Within my own family, there were Irish, English, Polish immigrants and more
my father was French Albertan, my mother Quebec English - truly
Canadian, we epitomized the Silent Revolution. Clinging to my Irish/English background, I understood the prejudices immigrants knew.
Robert Shaw is brilliant as Ginger. He is the quintessential immigrant convinced that life in Canada will be the bright future he deserves. His wife, Vera (Mary Ure) is the terrified woman who has followed her husband's dream, but longs for home. His daughter Paulie is me - scared and defiant in a new world.
Ginger can't find a good job' he's hampered by the lack of a proper college degree since he ran away to War instead of finishing school. He also believes that his age and experience qualify him beyond a training position, as he feels he's quite capable of positions above his actual education and experience. He may be right, but his employers disagree. In the one instance where his natural instincts and intelligence unite to shove him above the average, he's too particular to even see that he's found his own niche.

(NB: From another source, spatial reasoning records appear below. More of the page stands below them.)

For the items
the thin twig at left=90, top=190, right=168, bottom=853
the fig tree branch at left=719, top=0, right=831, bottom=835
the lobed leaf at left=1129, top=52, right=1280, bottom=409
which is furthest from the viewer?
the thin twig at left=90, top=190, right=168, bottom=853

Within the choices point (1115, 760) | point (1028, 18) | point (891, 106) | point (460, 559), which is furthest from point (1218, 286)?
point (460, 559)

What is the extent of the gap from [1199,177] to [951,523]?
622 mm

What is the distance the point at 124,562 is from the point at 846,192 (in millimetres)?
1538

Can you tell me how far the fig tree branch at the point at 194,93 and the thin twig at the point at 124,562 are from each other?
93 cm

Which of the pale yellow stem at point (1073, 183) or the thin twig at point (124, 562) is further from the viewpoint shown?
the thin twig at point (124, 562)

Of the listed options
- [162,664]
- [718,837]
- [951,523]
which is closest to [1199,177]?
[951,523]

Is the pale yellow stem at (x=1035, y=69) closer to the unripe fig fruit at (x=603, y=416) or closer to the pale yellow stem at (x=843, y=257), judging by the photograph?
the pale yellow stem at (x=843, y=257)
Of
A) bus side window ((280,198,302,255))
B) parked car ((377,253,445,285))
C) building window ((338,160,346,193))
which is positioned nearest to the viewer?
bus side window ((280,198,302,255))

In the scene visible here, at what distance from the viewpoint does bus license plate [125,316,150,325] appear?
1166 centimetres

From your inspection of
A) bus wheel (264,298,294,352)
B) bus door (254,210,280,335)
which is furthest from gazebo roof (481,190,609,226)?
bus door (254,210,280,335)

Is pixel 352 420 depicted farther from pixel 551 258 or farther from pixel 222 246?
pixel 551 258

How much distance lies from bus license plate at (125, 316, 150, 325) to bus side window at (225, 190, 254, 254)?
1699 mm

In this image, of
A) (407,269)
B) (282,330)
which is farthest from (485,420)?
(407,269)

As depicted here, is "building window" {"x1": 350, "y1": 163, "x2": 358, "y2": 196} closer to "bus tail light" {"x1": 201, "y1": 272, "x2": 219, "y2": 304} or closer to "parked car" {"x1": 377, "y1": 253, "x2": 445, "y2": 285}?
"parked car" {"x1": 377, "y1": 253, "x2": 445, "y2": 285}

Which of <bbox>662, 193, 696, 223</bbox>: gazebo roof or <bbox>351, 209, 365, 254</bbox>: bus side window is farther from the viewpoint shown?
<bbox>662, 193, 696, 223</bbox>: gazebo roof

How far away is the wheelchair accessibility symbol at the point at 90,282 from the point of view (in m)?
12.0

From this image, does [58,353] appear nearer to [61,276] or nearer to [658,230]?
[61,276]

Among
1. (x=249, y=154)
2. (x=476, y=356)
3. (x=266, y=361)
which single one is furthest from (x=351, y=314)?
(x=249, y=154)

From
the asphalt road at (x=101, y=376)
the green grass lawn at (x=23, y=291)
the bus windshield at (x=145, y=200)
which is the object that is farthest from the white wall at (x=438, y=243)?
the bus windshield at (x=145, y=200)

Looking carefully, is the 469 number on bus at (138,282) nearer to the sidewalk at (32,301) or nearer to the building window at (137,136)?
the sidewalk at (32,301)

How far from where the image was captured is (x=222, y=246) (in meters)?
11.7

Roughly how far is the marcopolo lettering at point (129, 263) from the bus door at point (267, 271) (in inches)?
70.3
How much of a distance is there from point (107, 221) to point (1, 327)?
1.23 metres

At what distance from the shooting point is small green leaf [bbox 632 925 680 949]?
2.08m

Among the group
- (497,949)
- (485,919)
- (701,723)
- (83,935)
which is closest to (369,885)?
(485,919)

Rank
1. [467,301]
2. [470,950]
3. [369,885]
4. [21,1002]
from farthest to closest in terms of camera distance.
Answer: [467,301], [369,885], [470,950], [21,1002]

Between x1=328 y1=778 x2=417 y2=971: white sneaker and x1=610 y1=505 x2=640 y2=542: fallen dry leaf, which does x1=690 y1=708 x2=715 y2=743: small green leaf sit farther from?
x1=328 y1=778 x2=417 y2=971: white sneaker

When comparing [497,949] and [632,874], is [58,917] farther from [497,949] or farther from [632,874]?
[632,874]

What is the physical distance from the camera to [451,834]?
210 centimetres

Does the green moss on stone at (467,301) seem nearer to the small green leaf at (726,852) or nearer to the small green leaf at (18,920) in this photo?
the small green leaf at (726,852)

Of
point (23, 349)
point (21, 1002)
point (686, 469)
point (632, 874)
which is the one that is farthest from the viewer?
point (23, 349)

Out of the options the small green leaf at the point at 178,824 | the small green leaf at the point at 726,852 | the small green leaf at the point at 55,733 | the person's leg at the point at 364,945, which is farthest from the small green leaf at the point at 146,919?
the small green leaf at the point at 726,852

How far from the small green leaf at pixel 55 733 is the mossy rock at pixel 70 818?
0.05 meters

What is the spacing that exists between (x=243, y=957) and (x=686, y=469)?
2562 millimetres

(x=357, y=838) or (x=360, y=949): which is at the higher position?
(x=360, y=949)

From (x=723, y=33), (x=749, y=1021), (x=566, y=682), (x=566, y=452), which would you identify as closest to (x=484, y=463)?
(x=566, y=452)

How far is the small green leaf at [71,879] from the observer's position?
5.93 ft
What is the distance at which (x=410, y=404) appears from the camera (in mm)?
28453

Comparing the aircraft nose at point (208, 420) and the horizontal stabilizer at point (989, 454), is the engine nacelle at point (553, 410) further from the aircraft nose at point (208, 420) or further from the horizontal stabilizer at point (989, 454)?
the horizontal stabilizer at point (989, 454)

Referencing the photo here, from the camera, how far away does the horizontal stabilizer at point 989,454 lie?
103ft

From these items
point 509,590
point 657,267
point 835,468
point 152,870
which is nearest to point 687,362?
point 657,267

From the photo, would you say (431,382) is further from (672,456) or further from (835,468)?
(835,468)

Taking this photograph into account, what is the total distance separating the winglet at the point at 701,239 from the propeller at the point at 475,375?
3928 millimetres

The story of one man's struggle in the New World is not unique; Brian Moore's belief in the essential optimism of the Irish character lifts this small tragedy to a greater good. Despite the apparent spiral into despair and alcoholism, the ending suggests that there is hope, that Ginger and Vera will persevere, and that Ginger's inherent belief that "Life is in the Living" will pull all of them through this struggle to a future that may not be of their dreams, but will be sufficient to take them to a better world than they could have hoped for in Dublin.
Ginger Coffey's story is not a tragedy, it is a monument to the people who came to Canada and the US to raise the bar for those lucky enough to be born in these countries. It's a lesson for all of us who take our birthright for granted, who will never understand what it's like to be a "Stranger in a New Land".
If you are lucky enough to see this film, most likely on television, take a moment to remember the time, and the circumstances, before political correctness allowed every Canadian and American, born or newcomer, to a piece of the pie we call the North American Dream.